Purpose : To explore the functions and mechanisms whereby NLRC4 mediates the innate immunity and its associtation with caspase-8 in the pathogenesis of dry eye-induced ocular surface disorders.

Methods : We used a murine model and human cornea epithelia treated with desiccating stress (DS) to mimic pathophysiology of dry eye to investigate NLRs regulation in innate immunity.

Results : We demonstrated that DS exacerbated ocular surface disorders by less tear production, delayed wound healing or even corneal perforation. DS also triggered caspase-8 (C8) activation via TLR4 to promote NLRC4 activation, driving caspase-1 (C1) to cleave pro-IL-1β into mature form. Our study also validated that inhibiting the activation of C8 and NLRC4 inflammasome significantly attenuated DS-induced ocular surface disorders. One unanticipated finding was that overexpression of C1 and mature IL-1β in turn elevated C8 production so as to activate NLRC4, boosting inflammatory cascades in initiation of innate immunity.

Conclusions : Our findings disclosed that TLR4 signaling contributed to C8 activation to enhance NLRC4 inflammasome expression, processing mature IL-1β to aggravate ocular surface damage in DS. Furthermore, we firstly uncovered that C1-dependent maturation of IL-1β in turn elevated C8 to activate NLRC4, forming a regulative circuit to magnify inflammatory cascades in dry eye. Knocking down C8 and NLRC4 improved DS-induced corneal damage, all of which could be potential therapeutic targets and strategies for dry eye.

This is an abstract that was submitted for the 2018 ARVO Annual Meeting, held in Honolulu, Hawaii, April 29 - May 3, 2018.

- What you are asked to do -
According to the dry eye abstract, through which receptor does desiccating stress trigger caspase-8 activation?

- Available data -
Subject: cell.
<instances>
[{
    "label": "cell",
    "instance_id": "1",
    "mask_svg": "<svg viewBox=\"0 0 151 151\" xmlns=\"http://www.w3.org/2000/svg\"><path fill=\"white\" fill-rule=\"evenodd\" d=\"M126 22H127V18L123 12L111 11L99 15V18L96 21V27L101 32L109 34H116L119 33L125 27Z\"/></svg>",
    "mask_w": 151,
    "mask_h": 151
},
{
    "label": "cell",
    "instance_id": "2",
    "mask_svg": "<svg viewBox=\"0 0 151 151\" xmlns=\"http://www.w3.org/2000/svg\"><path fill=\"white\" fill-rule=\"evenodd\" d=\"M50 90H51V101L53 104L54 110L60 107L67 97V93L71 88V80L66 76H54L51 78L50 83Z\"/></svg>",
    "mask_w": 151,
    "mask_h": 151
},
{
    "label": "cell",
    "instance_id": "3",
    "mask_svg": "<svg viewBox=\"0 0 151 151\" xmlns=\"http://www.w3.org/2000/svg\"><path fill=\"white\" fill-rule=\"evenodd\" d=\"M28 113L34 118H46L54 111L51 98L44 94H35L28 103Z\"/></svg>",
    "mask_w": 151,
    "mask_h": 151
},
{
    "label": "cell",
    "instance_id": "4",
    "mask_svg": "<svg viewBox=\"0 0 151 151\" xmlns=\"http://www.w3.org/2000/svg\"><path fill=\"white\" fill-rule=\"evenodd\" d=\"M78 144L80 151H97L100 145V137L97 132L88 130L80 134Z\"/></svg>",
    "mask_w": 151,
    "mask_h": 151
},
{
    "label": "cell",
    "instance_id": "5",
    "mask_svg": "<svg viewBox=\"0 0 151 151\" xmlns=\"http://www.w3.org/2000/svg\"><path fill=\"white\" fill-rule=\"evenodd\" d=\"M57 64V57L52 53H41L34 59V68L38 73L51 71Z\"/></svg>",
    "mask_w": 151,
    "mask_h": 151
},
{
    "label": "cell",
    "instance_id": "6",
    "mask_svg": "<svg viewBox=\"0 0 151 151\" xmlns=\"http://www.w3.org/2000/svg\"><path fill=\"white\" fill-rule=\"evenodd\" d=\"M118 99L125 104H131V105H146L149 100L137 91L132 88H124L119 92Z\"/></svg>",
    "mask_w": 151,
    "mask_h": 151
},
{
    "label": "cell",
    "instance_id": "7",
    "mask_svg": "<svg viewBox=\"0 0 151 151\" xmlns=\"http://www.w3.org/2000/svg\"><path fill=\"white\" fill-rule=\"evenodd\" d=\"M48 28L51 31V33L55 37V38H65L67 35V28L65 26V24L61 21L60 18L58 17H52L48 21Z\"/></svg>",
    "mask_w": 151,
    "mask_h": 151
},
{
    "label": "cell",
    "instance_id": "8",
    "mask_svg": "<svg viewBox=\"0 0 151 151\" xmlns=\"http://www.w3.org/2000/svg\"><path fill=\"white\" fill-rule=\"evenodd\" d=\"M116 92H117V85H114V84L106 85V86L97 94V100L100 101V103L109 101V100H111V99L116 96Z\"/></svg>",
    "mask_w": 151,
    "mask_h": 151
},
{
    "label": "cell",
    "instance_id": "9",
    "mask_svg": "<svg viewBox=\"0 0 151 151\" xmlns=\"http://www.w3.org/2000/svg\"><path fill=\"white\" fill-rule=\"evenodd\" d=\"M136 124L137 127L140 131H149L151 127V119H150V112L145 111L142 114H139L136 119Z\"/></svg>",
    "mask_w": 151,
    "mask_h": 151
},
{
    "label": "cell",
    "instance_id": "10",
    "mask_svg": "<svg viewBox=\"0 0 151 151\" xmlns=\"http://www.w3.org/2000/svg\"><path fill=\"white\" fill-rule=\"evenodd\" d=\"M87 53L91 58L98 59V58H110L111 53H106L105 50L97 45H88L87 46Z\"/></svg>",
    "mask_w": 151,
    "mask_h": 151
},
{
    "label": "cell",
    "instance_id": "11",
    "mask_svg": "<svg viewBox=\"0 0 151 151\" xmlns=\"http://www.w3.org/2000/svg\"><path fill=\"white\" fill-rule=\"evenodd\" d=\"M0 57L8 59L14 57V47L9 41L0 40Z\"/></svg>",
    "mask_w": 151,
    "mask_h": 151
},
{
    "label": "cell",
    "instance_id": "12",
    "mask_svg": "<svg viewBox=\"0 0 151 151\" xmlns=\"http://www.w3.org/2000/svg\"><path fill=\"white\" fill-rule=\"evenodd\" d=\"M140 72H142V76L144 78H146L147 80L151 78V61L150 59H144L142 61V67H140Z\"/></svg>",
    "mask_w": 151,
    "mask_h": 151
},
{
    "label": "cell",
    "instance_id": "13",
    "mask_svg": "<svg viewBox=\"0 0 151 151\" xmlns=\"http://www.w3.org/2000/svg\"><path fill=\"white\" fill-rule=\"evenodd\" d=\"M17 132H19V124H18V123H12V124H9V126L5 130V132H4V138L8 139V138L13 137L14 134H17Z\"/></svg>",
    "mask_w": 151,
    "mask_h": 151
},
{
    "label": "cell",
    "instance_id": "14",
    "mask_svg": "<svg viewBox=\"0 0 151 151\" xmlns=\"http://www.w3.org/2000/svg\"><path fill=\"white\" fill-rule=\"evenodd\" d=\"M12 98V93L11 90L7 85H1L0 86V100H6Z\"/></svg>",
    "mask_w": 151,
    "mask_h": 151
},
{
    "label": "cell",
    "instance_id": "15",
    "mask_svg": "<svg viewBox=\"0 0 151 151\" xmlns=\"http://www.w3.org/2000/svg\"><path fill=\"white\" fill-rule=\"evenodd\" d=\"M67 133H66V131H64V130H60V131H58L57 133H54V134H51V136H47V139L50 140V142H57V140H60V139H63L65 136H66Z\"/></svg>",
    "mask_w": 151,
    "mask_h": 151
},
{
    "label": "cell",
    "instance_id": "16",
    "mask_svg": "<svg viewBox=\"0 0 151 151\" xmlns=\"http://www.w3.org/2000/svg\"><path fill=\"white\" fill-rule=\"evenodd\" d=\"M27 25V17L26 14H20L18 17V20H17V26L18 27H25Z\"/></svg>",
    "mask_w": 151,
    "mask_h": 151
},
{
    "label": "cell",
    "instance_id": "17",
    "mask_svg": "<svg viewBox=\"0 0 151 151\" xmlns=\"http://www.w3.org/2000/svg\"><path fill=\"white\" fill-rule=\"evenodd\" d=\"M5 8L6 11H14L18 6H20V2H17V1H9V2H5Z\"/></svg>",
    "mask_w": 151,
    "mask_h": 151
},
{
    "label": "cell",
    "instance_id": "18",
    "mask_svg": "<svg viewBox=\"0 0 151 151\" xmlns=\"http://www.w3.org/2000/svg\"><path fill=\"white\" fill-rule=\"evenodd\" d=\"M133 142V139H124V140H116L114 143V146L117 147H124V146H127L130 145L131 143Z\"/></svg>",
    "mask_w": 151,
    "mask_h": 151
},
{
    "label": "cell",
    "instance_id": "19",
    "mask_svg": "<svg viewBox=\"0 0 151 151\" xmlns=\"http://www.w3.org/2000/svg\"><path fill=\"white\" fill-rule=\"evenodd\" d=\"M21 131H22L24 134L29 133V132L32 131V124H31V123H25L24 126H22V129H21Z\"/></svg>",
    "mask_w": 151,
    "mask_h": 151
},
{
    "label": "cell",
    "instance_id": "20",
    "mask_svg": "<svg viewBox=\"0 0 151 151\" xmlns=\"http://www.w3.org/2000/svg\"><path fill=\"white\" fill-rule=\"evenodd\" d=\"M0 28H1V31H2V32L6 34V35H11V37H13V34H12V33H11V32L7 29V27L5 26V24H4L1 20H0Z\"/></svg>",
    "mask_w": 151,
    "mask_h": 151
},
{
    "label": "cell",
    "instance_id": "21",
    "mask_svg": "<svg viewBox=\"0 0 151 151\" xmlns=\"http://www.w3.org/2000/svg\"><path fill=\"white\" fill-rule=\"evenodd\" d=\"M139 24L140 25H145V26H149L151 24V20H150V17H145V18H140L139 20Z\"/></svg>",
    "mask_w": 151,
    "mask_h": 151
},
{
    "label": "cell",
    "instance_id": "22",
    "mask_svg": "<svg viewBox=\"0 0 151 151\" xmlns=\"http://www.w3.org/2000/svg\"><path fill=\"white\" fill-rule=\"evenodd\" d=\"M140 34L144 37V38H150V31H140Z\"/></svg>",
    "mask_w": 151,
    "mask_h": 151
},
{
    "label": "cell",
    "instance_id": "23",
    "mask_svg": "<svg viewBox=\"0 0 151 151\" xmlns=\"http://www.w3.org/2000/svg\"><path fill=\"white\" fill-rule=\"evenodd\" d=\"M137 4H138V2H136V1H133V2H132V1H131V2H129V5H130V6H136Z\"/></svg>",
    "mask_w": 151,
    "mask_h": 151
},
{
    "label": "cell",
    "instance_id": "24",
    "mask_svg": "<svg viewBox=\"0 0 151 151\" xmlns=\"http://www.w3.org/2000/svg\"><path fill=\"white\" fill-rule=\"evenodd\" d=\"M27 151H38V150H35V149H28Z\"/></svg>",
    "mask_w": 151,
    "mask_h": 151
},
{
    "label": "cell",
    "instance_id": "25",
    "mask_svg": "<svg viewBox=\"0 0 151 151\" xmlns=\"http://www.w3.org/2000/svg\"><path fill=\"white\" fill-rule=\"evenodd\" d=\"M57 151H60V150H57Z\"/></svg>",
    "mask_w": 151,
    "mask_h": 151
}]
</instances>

- Written response -
TLR4